Der Ring des Nibelungen: Götterdämmerung

Reviewer's Rating

Götterdämmerung – the last opera in Wagner’s Ring cycle directed by Frank Castorf in celebration of the bicentenary of the composer’s birth in 2013 – is dominated in the final scene by the New York Stock Exchange whose neo-classical façade, adorned by a half-dozen fluted Corinthian columns, complements extremely well the neo-classical interior of Bayreuth’s Festspielhaus.

Serbian-born artist, Aleksandar Denić, produced a host of stunning sets for the four operas of the Ring built on a massive revolving stage but what he came up with for Götterdämmerung is quite staggering.

A Döner kebab shop fills a wedge of waste land behind an old run-down tenement block sharing the stage with the NYSE while a doorway shelters a homeless couple and a set of large oil-barrels freely stands by a chemical plant nearby. Would they ignite to engulf Valhalla in flames? Would the NYSE go up in smoke? These two questions kept ringing in my head.

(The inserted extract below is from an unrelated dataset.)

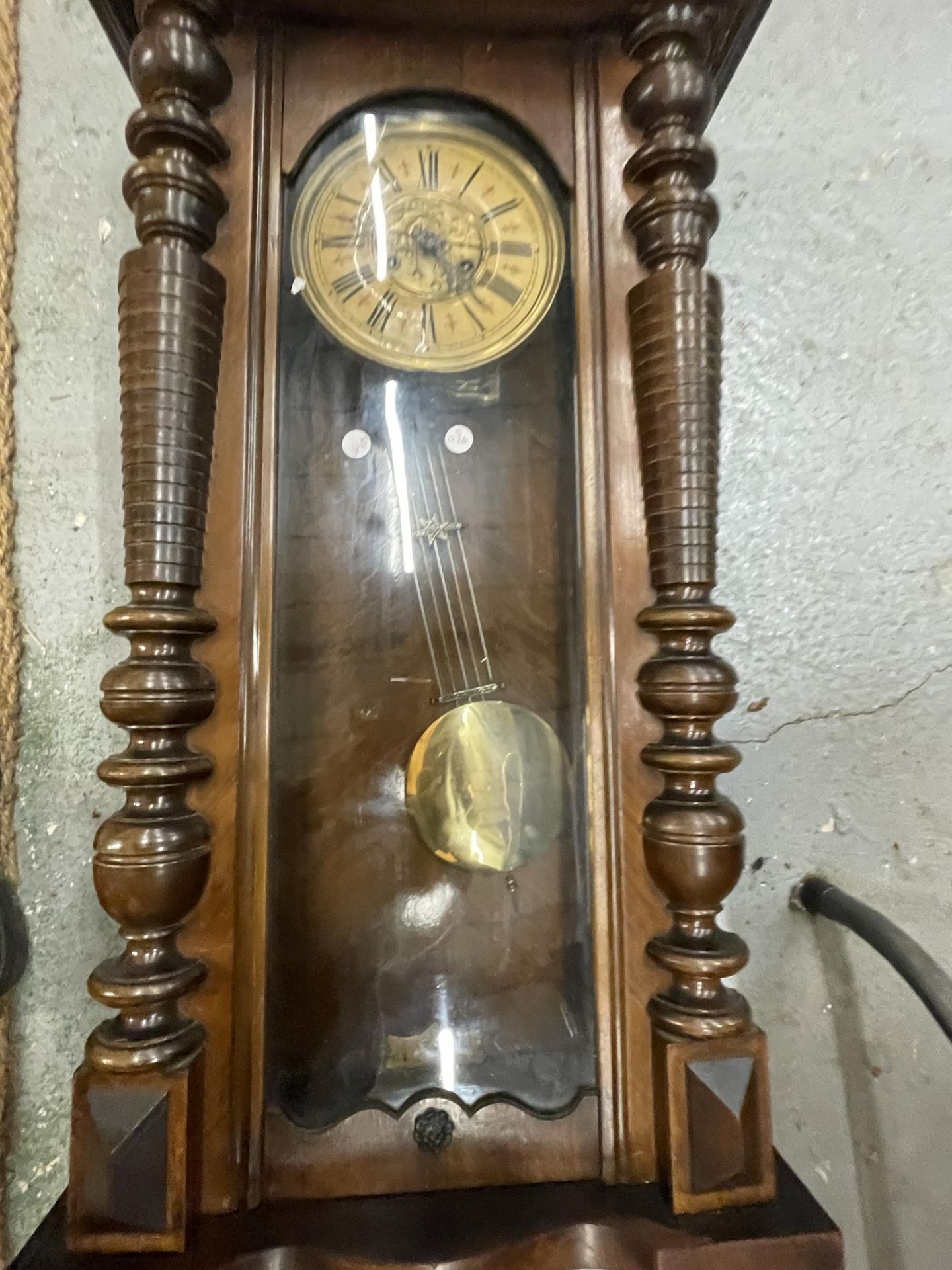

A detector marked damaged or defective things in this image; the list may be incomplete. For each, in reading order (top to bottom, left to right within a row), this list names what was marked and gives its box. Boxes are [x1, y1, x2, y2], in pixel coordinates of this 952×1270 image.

crack in wall [721, 665, 952, 741]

Alas, nothing like this really happens, even though Brünnhilde rages round the stage fiercely dousing gasoline all over the place giving one hope of a grand and pyrotechnical climax. In the end, the Gods and their beloved Valhalla hit the buffers rather quietly. Wagner’s music radiated round the vastness of the Graeco-Roman-designed Festspielhaus in a haunting and spiritual way while the Rhinemaidens shadow Brünnhilde to get back the ring and Hagen’s seen staring longingly into a raging-burning brazier knowing that the game’s up.

The singing, however, is exceptional and Claudia Mahnke (Waltraute) – also Second Norn with Anna Lapkovskaja and Christiane Kohl – is simply a joy to listen to and perfect for the roles she played. As for Catherine Foster as Brünnhilde, she’s a force to be reckoned with. Her voice is so unrestrained and hovers like a dove in flight especially in the top register.

The well-loved scene where Waltraute comes to warn Brünnhilde to return the Ring to the Rhinemaidens to end the dreaded curse is brilliantly executed and passionately sung by Ms Mahnke while Alejandro Marco-Buhrmester and Allison Oakes work well together as Gunther and Gutrune feeling the heat and the brute-force of Hagen so menacingly sung by Stephen Milling who chills the air just by his presence let alone his actions.

Full marks go to Kirill Petrenko for such outstanding work in the pit with the Bayreuth Orchestra hand-picked from some of the finest musicians to be found in Germany. They played brilliantly offering a grand rendering of Siegfried’s Rhine Journey and Funeral March. And when Maestro Petrenko took his final curtain with all his players gathered round him on stage, the audience ignited and boiled over stamping their seal of approval on one of the hottest nights of the year with temperatures touching 40 degrees C.

If the game’s up for Hagen, it’s not up for Castorf! His Ring still packs a punch or two and raises a ‘boo’ at the same time and leaves a lot to the imagination. But as Wagner exclaimed: imagination creates reality! Indeed, it does!